Finish Synthetic Datasets module

Question

Finish Synthetic Datasets module

Closed this issue 15 days ago · 1 comments

davidberenstein1957 commented a month ago

The evaluation module is not complete. It requires a finalised structure, some more informations, and exercises.

Structure
Here is a basic proposal for a structure:

what's synthetic data
synthetic data for instruction tuning + adding seed knowledge (magpie, selfinstruct)
synthetic data for preference tuning + llm evals + adding seed knowledge (idem + response generation + ultrafeedback)
improving synthetic data (injecting diversity, evolving/deita)
evaluating synthetic data (quality classifiers, llms as judges, filtering/deita)

project

create a SFT dataset
transform the SFT dataset to preference dataset
improve preference dataset
evaluate and compare the improved and basic dataset

Comments

Answer 1 · 2024-12-11T07:46:13.000Z

Great.
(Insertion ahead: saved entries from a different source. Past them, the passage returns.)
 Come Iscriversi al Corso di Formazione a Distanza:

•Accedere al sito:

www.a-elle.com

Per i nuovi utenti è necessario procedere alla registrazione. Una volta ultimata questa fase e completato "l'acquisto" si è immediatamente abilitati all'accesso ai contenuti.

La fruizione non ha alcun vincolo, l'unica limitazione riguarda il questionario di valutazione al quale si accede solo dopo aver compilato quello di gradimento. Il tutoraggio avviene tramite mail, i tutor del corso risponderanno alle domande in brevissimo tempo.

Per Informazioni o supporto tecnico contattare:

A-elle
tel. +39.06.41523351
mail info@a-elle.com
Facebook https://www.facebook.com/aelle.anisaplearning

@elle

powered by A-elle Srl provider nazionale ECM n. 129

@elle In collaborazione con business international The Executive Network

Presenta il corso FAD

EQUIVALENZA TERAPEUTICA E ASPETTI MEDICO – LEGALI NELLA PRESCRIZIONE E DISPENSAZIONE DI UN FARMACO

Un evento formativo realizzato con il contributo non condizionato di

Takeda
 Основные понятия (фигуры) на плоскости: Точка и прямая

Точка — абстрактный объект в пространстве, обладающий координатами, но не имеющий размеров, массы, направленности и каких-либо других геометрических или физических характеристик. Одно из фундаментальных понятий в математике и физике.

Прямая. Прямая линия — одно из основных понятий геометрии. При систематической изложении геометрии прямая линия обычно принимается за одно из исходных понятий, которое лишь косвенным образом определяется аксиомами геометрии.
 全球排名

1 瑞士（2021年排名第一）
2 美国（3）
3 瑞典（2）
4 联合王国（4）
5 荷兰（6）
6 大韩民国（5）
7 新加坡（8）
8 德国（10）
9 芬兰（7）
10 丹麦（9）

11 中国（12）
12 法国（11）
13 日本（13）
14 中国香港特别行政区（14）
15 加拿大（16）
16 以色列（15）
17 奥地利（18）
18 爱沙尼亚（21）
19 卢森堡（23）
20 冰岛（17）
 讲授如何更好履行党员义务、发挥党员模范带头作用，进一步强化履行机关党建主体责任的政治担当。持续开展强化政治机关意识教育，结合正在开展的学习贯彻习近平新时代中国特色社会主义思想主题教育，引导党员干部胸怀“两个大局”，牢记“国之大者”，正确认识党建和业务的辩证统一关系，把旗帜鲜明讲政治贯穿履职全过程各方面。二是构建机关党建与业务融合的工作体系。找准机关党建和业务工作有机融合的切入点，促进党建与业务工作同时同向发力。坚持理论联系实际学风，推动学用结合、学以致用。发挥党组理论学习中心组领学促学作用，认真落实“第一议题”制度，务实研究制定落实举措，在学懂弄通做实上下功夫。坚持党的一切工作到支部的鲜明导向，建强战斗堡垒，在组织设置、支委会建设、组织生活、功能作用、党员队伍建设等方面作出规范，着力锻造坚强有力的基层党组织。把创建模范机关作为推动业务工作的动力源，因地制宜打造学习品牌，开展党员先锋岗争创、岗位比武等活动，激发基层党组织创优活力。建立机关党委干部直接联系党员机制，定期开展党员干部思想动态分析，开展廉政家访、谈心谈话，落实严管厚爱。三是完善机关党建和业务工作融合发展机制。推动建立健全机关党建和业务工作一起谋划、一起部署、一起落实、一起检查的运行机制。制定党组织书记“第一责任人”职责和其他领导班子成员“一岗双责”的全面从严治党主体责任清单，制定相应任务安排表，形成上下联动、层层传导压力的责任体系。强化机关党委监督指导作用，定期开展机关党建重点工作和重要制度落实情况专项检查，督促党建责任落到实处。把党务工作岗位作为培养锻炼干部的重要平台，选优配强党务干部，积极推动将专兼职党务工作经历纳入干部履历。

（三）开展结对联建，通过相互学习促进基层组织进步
Thanks for outlining this.

The material you aligned sounds good. For now, I would focus on getting the core material for synthetic data, and structuring it like the other modules. Which would be something like this:

README
instruction_datasets.md
- Magpie
- SelfInstruct
preference_datasets.md
- UltraFeedback
notebooks/
- sft dataset project
- dpo dataset project

I would say this is the minimum which aligns with the previous modules.

improving synthetic data (injecting diversity, evolving/deita)
evaluating synthetic data (quality classifiers, llms as judges, filtering/deita)

I would say that these are good extras, which we can come back to if we have time.